[Exercise task a]
Condense the paragraph of the piece on fictional crushes that begins "It's a weird crush, not least because" into no more than three sentences, keeping its main facts.

## Begin Text passage

Our Biggest Fictional Crushes

Woman reading about her crush, Captain Wentworth

You can keep your celluloid heartthrobs and TV hotties—give us book nerds a crush object written in black-and-white. Because all the great one-sided romances come with paper cuts, and some of the best dates happen at the bookstore, here are the characters we’ve most wanted on our arms, in our books, and downloaded to our ereaders:

Alexandra Silverman: Odysseus

It’s a weird crush, not least because Odysseus is way too short for me—he’s an ancient Greek, and I’m 5’10” in Chuck Taylors—but I don’t know how anyone could read The Odyssey and not fall a little in love with Homer’s hero. Odysseus outsmarts gods, charms witches, wins the Trojan War, and only loses his level head when he’s tied to the mast of a boat while sirens try to sing him to his death. He also has the alluring distinction of ending up in Dante’s 8th circle of hell (for fraud), less debased than only a few men, including Cain, Judas, and Satan himself. I think of Odysseus as the original international man of mystery: an adventurer of wits who lives by a code and gets the girl (Penelope, Circe, Calypso, me…).

Josh Sorokach: Jordan Baker 

I completely understand how absurd a crush on The Great Gatsby’s Jordan Baker sounds, but crushes are rarely synonymous with rational thought. I’m certain JB, as I would lovingly refer to her until tersely reprimanded, is the type of person you’d initially find intriguing, then eventually grow to despise. Logically, I understand that we’d never succeed as a couple. One, she’s fictional. People with fictional girlfriends are doomed to spend their lives attending weddings alone. Two, she’s kind of awful. Awful in a charming, slightly enigmatic way, but awful nonetheless. I’m reminded of Nick Carraway’s words on ending it with Jordan Baker: “Angry, and half in love with her, and tremendously sorry, I turned away.” A relationship that can evoke that type of passion, even of the fleeting variety, is worth experiencing. Every well-lived life contains a few necessary sojourns of the Jordan Baker variety.

Melissa Albert: Peter Pan

So this is a weird one, right? Not only is Peter not legal, but he never will be—even if fictional characters could grow up, he’s the one who wouldn’t. But speaking for pre-teen Me, there was nobody like J.M. Barrie’s Peter. He was wild, untamable, and brave, longing for female companionship even as he rebelled against it. For a bookish little girl, Peter Pan was a gateway bad boy, giving Wendy just enough attention to keep her wanting more. And despite his moodiness and distractible nature, he kept on coming back for her…until she finally committed the ultimate crime of growing up. Though I’m old enough now that I’d be forced to hang not with the Lost Boys but the pirates, I still have a soft spot for Peter. Now I just see things from a Mrs. Darling point of view.

## End Text passage
## Begin Data

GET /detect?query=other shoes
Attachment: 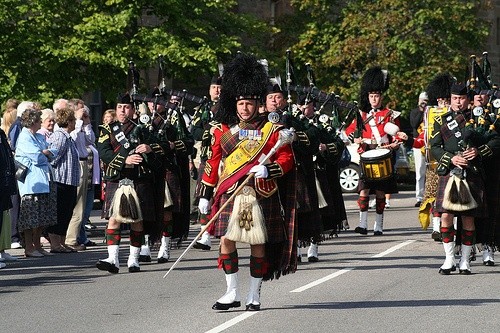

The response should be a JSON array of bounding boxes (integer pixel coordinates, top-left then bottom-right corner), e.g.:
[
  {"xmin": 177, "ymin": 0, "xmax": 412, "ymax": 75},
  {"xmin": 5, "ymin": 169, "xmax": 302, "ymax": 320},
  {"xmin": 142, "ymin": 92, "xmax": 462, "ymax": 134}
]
[
  {"xmin": 368, "ymin": 199, "xmax": 377, "ymax": 209},
  {"xmin": 415, "ymin": 202, "xmax": 421, "ymax": 207},
  {"xmin": 25, "ymin": 240, "xmax": 96, "ymax": 257},
  {"xmin": 385, "ymin": 199, "xmax": 390, "ymax": 208},
  {"xmin": 0, "ymin": 252, "xmax": 18, "ymax": 268},
  {"xmin": 85, "ymin": 222, "xmax": 97, "ymax": 230}
]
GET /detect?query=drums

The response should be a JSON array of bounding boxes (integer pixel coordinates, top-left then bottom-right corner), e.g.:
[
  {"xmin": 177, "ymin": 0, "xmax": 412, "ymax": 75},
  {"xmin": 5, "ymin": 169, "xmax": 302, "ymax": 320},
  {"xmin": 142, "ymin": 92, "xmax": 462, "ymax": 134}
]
[{"xmin": 359, "ymin": 147, "xmax": 394, "ymax": 180}]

## End Data

[Exercise task b]
Reproduce the listing with "enclosing rectangles" in place of every "bounding boxes", changing nothing else, and omit the pictures.

[Correct result a]
Although Odysseus is far too short for me (I am 5'10" in Chuck Taylors), it is hard to read The Odyssey without falling a little in love with Homer's hero, who outsmarts gods, charms witches, wins the Trojan War, and loses his level head only when tied to a mast as sirens sing him toward death. Dante places him in the 8th circle of hell for fraud, less debased than only a few men, including Cain, Judas, and Satan. He is the original international man of mystery: an adventurer of wits who lives by a code and gets the girl (Penelope, Circe, Calypso, me…).

[Correct result b]
GET /detect?query=other shoes
Attachment: 

The response should be a JSON array of enclosing rectangles (integer pixel coordinates, top-left then bottom-right corner), e.g.:
[
  {"xmin": 177, "ymin": 0, "xmax": 412, "ymax": 75},
  {"xmin": 5, "ymin": 169, "xmax": 302, "ymax": 320},
  {"xmin": 142, "ymin": 92, "xmax": 462, "ymax": 134}
]
[
  {"xmin": 368, "ymin": 199, "xmax": 377, "ymax": 209},
  {"xmin": 415, "ymin": 202, "xmax": 421, "ymax": 207},
  {"xmin": 25, "ymin": 240, "xmax": 96, "ymax": 257},
  {"xmin": 385, "ymin": 199, "xmax": 390, "ymax": 208},
  {"xmin": 0, "ymin": 252, "xmax": 18, "ymax": 268},
  {"xmin": 85, "ymin": 222, "xmax": 97, "ymax": 230}
]
GET /detect?query=drums

The response should be a JSON array of enclosing rectangles (integer pixel coordinates, top-left then bottom-right corner), e.g.:
[
  {"xmin": 177, "ymin": 0, "xmax": 412, "ymax": 75},
  {"xmin": 5, "ymin": 169, "xmax": 302, "ymax": 320},
  {"xmin": 142, "ymin": 92, "xmax": 462, "ymax": 134}
]
[{"xmin": 359, "ymin": 147, "xmax": 394, "ymax": 180}]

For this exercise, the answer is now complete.